● EXERCISE BRIEF:
Select every line in the listing below that contains the string "image", and copy each of those lines unchanged.

● STORED DATA:
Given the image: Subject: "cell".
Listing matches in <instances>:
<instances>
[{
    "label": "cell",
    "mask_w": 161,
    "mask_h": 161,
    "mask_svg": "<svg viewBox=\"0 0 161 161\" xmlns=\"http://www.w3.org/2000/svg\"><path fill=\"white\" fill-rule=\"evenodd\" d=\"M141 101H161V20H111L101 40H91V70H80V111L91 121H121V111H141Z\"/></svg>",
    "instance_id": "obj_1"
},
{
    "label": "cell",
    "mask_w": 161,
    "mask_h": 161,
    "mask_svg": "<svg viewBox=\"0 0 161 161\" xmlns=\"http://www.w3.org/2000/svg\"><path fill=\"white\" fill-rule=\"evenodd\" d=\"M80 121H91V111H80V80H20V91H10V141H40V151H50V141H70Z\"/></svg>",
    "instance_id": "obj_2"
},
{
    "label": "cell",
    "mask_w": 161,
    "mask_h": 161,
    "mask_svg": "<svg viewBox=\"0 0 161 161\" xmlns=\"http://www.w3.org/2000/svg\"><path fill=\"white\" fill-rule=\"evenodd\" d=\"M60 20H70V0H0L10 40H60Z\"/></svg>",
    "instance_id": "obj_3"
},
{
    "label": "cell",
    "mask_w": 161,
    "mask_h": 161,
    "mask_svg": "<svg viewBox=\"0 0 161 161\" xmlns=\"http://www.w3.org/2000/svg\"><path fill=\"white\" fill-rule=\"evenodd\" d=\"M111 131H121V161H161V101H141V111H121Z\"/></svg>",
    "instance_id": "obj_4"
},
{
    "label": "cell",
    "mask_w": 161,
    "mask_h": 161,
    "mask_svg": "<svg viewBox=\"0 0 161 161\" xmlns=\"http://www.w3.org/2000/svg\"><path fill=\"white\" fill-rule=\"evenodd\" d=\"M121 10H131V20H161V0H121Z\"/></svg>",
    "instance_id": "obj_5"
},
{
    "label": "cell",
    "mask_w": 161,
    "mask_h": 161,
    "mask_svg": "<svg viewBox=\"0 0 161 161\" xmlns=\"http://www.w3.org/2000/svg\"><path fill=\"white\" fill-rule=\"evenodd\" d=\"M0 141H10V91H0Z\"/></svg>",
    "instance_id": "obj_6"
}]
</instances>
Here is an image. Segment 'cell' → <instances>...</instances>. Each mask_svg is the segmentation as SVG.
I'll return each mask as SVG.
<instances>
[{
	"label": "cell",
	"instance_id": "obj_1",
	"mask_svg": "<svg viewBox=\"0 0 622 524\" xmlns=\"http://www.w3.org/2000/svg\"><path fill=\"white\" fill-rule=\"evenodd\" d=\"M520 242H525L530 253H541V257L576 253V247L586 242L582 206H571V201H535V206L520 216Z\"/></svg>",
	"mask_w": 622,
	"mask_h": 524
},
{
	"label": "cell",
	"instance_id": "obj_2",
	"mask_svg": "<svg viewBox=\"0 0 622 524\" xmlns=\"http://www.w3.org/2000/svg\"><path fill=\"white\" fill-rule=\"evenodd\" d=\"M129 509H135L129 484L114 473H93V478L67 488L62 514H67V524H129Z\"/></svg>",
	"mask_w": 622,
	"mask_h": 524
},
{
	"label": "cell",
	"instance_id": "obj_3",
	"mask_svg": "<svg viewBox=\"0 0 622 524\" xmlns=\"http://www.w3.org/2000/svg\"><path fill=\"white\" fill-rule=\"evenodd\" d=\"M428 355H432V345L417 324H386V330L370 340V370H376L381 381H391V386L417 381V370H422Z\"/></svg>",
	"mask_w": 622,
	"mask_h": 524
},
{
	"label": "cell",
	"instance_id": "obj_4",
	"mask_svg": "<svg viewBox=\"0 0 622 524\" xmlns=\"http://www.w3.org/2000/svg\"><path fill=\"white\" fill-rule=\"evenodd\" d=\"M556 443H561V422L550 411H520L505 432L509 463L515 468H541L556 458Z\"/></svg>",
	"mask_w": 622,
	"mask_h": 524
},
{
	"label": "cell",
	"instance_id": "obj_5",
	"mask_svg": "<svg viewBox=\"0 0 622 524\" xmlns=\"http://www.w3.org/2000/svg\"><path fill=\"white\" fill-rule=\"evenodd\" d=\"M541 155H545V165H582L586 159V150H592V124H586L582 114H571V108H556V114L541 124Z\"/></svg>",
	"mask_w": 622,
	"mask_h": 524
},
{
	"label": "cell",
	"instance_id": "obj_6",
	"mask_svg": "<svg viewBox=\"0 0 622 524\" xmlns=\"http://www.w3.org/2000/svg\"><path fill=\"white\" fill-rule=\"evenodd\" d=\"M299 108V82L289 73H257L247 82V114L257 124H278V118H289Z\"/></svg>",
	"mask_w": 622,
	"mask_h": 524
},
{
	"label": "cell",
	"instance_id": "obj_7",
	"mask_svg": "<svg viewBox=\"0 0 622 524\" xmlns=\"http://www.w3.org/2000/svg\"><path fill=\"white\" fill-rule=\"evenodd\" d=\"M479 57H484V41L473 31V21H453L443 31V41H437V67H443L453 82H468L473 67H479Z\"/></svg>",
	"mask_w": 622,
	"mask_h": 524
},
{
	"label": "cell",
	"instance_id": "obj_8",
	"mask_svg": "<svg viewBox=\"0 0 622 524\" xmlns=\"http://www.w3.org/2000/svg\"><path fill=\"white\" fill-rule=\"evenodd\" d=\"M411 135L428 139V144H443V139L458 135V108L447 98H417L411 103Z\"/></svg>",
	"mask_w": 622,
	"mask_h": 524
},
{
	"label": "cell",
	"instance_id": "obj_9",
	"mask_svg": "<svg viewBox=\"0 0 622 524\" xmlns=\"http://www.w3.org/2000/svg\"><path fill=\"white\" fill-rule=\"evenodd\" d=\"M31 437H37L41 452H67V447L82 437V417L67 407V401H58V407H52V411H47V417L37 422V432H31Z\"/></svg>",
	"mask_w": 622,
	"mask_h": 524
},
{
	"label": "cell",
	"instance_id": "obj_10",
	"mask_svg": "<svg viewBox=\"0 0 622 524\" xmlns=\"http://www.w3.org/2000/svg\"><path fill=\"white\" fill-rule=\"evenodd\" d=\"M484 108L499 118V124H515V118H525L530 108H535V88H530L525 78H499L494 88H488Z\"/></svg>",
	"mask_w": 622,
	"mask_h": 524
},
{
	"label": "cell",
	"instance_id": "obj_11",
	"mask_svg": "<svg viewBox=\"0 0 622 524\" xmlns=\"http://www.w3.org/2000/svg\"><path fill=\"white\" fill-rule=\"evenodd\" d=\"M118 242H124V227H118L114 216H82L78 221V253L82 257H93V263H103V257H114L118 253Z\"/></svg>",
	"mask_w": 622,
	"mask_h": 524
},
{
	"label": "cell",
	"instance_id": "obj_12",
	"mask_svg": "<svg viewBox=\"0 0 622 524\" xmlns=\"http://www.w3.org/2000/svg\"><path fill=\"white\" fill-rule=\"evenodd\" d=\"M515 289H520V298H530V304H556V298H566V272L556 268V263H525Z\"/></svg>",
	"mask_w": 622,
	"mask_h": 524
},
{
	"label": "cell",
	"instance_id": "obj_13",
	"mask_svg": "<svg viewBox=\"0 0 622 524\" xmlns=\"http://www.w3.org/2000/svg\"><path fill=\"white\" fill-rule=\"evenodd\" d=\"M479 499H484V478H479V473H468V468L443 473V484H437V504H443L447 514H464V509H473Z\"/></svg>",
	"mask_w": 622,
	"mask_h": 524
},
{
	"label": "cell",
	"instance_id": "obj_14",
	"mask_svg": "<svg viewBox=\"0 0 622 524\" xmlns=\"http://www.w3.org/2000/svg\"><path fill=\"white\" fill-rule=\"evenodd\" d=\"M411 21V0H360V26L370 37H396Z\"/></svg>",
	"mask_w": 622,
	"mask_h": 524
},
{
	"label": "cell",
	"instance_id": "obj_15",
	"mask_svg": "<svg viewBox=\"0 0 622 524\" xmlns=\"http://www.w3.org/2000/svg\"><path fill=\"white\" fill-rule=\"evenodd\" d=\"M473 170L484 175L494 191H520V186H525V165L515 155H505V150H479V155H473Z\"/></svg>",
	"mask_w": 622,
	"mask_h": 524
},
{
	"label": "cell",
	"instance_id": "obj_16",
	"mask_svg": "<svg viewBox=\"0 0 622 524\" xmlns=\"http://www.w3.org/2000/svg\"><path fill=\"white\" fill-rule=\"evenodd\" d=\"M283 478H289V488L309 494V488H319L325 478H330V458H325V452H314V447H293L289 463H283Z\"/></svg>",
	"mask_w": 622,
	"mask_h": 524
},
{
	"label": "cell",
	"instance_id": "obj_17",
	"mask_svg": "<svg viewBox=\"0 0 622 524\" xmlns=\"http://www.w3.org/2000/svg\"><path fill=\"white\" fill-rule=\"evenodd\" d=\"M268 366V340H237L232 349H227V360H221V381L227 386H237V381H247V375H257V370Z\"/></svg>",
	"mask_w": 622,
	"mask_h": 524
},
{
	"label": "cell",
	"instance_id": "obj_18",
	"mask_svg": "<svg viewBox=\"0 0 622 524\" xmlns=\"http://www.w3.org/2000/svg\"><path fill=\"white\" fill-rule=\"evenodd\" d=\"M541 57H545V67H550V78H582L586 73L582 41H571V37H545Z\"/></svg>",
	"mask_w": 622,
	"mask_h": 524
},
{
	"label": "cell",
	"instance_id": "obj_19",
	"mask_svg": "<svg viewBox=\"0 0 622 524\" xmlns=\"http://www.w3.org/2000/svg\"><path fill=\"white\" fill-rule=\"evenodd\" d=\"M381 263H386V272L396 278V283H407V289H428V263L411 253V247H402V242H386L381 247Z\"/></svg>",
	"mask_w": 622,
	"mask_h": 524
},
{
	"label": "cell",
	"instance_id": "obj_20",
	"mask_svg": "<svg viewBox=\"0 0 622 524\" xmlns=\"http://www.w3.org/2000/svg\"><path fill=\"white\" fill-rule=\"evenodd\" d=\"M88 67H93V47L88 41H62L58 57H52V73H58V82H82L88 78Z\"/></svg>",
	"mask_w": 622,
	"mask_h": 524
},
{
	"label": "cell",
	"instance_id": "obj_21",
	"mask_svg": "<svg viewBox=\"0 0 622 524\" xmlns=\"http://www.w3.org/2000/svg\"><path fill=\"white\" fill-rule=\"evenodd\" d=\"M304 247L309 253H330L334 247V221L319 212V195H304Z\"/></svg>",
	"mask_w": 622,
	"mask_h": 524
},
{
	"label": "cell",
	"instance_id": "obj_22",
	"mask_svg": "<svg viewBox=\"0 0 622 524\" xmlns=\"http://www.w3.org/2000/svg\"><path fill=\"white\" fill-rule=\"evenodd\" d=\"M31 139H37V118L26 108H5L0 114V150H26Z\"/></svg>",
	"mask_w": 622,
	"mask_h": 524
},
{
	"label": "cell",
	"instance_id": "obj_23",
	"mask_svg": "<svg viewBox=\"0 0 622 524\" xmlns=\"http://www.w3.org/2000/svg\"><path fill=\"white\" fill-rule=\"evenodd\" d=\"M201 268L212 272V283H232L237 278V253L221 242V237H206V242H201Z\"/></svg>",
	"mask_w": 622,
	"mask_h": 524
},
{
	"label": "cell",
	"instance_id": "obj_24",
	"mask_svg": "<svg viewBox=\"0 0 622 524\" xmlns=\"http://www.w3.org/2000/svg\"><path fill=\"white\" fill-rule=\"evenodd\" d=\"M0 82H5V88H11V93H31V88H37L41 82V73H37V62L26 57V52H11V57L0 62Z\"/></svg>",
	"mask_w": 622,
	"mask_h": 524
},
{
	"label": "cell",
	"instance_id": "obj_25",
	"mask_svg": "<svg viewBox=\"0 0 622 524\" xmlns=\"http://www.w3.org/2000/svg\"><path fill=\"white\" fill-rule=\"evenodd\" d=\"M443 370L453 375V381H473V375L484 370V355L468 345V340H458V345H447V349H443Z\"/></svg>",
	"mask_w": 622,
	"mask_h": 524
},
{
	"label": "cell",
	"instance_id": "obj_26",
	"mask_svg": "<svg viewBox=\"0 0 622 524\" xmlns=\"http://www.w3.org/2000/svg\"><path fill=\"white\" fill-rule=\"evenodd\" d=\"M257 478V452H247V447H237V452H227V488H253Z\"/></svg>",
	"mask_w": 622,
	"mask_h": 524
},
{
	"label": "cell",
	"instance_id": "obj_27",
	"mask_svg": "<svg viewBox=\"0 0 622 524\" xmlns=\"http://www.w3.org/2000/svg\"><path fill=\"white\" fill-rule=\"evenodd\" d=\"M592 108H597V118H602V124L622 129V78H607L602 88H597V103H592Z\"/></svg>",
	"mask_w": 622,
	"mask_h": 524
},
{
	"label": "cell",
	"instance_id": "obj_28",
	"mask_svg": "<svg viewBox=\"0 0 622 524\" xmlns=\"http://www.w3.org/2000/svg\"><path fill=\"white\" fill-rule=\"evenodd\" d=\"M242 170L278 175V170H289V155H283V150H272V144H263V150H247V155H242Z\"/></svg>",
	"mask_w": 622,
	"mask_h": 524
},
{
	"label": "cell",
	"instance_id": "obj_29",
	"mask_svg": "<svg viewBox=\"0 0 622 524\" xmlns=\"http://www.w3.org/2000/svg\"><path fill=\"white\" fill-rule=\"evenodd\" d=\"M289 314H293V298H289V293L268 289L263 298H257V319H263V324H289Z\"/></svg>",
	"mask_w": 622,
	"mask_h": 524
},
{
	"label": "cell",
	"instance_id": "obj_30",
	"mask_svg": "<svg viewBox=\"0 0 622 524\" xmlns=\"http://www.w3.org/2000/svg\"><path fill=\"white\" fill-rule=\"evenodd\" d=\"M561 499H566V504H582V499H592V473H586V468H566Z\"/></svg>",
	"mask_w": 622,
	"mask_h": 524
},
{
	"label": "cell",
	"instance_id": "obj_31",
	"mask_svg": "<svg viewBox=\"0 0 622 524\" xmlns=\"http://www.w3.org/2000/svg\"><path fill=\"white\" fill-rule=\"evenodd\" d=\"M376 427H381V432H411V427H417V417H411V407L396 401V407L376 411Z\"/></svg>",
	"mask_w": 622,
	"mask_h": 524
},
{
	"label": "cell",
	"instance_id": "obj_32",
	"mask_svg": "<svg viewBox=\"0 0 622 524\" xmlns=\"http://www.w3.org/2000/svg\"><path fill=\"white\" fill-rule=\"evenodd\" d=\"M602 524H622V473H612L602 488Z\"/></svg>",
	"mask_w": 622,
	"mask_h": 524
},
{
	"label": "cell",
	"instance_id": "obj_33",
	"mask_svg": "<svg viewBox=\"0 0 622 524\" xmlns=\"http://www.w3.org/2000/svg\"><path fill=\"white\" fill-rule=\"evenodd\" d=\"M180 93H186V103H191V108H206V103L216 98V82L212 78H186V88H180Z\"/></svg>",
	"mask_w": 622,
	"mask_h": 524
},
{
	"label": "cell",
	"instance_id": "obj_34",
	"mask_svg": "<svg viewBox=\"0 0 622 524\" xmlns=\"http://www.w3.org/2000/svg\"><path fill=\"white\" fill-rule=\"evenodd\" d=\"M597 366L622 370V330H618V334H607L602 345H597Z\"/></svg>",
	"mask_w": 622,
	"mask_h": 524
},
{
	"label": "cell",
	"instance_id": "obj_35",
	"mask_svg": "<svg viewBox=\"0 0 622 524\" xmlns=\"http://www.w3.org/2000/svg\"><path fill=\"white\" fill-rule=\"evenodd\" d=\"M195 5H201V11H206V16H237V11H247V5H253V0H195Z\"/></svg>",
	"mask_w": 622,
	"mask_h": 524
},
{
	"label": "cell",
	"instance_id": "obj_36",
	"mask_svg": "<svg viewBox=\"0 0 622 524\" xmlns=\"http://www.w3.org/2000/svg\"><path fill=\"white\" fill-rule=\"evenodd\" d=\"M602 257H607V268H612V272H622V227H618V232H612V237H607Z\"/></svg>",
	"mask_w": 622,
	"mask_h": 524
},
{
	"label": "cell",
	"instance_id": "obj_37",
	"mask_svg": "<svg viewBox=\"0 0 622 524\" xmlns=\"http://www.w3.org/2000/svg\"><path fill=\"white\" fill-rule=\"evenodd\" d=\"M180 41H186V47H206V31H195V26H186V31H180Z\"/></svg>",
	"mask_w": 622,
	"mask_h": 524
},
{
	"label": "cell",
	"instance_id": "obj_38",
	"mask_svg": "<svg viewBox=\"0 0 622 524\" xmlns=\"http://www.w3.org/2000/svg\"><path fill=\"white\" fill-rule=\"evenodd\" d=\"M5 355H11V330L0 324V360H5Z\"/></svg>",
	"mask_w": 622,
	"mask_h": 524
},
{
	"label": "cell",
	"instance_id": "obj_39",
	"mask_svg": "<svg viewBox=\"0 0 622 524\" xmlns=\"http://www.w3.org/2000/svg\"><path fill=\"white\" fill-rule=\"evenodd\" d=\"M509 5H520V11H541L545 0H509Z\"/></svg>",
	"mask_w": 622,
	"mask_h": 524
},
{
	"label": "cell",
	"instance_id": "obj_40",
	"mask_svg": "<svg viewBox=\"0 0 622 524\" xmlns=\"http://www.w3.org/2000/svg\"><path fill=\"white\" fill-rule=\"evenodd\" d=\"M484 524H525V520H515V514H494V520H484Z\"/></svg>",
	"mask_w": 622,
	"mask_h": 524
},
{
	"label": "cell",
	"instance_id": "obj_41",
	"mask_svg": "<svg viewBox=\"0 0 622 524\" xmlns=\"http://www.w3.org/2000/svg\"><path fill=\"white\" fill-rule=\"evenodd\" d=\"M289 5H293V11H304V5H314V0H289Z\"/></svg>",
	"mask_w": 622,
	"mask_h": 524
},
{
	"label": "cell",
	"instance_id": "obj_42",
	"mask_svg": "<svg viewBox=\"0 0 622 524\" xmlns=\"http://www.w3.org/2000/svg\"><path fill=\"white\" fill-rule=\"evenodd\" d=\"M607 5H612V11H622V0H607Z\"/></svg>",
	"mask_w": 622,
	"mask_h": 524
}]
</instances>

● EXERCISE RESULT:
Given the image: Subject: "cell".
Here is an image. Segment 'cell' → <instances>...</instances>. Each mask_svg is the segmentation as SVG.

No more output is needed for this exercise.